Image and question records:
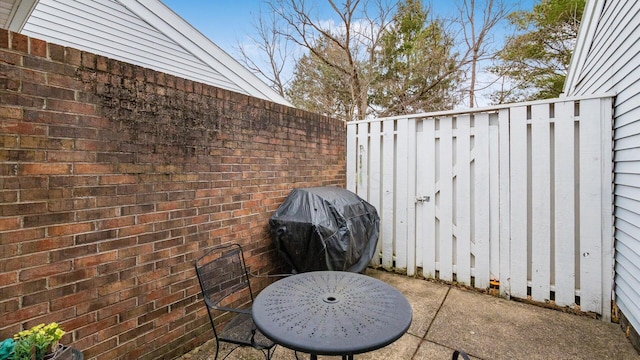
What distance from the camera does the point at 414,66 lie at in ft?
35.0

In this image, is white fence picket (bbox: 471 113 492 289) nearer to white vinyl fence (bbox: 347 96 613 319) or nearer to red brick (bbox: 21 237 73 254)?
white vinyl fence (bbox: 347 96 613 319)

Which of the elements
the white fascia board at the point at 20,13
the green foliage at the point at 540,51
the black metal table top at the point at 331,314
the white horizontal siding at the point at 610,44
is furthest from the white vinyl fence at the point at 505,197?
the green foliage at the point at 540,51

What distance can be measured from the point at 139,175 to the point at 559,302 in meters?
4.22

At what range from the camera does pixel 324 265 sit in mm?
2818

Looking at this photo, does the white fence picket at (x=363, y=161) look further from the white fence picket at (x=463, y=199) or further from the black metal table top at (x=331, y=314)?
the black metal table top at (x=331, y=314)

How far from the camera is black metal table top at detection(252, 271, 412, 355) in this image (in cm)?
131

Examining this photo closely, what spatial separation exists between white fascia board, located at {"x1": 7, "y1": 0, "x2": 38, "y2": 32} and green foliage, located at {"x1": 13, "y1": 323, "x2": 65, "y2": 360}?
3261 mm

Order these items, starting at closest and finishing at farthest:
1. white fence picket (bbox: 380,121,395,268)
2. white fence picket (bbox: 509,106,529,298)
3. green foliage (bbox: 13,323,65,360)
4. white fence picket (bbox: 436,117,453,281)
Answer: green foliage (bbox: 13,323,65,360) → white fence picket (bbox: 509,106,529,298) → white fence picket (bbox: 436,117,453,281) → white fence picket (bbox: 380,121,395,268)

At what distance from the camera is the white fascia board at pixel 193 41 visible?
468 cm

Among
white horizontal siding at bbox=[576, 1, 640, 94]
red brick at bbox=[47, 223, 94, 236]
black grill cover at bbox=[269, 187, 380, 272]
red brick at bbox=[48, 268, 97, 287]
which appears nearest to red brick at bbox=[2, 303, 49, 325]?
red brick at bbox=[48, 268, 97, 287]

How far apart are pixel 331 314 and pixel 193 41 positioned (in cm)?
548

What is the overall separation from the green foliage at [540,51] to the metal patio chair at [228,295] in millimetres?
11367

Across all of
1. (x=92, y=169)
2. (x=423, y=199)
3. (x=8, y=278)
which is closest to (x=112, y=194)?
(x=92, y=169)

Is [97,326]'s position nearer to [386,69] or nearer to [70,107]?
[70,107]
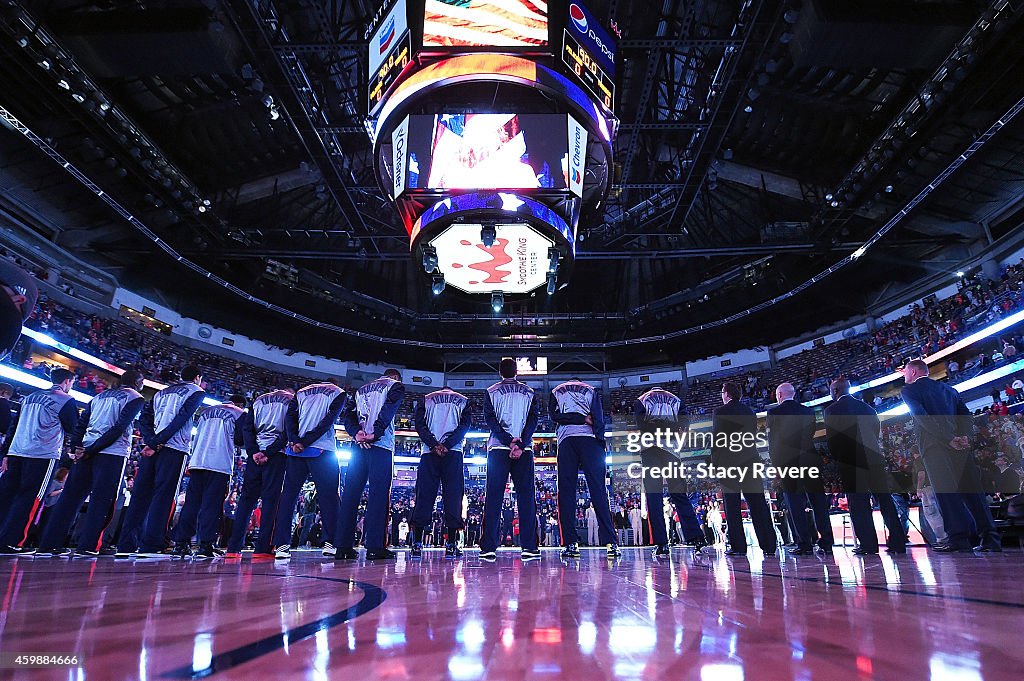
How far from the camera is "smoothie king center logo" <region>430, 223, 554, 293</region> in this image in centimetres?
942

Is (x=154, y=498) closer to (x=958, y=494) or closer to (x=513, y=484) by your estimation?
(x=513, y=484)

### Written request
Copy out every line of the records above word for word, leaving out the pictures.

### Task answer
What distance from the camera does the point at 414,66 lie at in ft?
35.0

In this image, is white fence picket (bbox: 471 113 492 289) nearer to white vinyl fence (bbox: 347 96 613 319) or nearer to red brick (bbox: 21 237 73 254)?
white vinyl fence (bbox: 347 96 613 319)

Which of the elements
the white fascia board at the point at 20,13
the green foliage at the point at 540,51
the black metal table top at the point at 331,314
the white horizontal siding at the point at 610,44
is furthest from the white vinyl fence at the point at 505,197?
the green foliage at the point at 540,51

What distance can be measured from the point at 139,175 to the point at 559,302 in meters?
4.22

At what range from the camera does pixel 324 265 sit in mm?
2818

Looking at this photo, does the white fence picket at (x=363, y=161) look further from the white fence picket at (x=463, y=199) or further from the black metal table top at (x=331, y=314)?
the black metal table top at (x=331, y=314)

How far from the camera is black metal table top at detection(252, 271, 412, 355) in this image (in cm)?
131

Examining this photo closely, what spatial separation exists between white fascia board, located at {"x1": 7, "y1": 0, "x2": 38, "y2": 32} and green foliage, located at {"x1": 13, "y1": 323, "x2": 65, "y2": 360}?
3261 mm

Order these items, starting at closest and finishing at farthest:
1. white fence picket (bbox: 380,121,395,268)
2. white fence picket (bbox: 509,106,529,298)
3. green foliage (bbox: 13,323,65,360)
4. white fence picket (bbox: 436,117,453,281)
Answer: green foliage (bbox: 13,323,65,360) → white fence picket (bbox: 509,106,529,298) → white fence picket (bbox: 436,117,453,281) → white fence picket (bbox: 380,121,395,268)

At what distance from the camera is the white fascia board at pixel 193 41 visible?
468 cm

Among
white horizontal siding at bbox=[576, 1, 640, 94]
red brick at bbox=[47, 223, 94, 236]
black grill cover at bbox=[269, 187, 380, 272]
red brick at bbox=[48, 268, 97, 287]
which appears nearest to red brick at bbox=[2, 303, 49, 325]?
red brick at bbox=[48, 268, 97, 287]

How far apart are pixel 331 314 and pixel 193 41 positioned (in cm)?
548

What is the overall separation from the green foliage at [540,51] to the metal patio chair at [228,295] in millimetres?
11367

Across all of
1. (x=92, y=169)
2. (x=423, y=199)
3. (x=8, y=278)
which is closest to (x=112, y=194)?
(x=92, y=169)

Is [97,326]'s position nearer to [386,69] or nearer to [70,107]?
[70,107]
How far from the camera is "smoothie king center logo" <region>430, 223, 554, 293</region> in this image in centimetres?
942

Is (x=154, y=498) closer to (x=958, y=494) or closer to (x=513, y=484) by your estimation?
(x=513, y=484)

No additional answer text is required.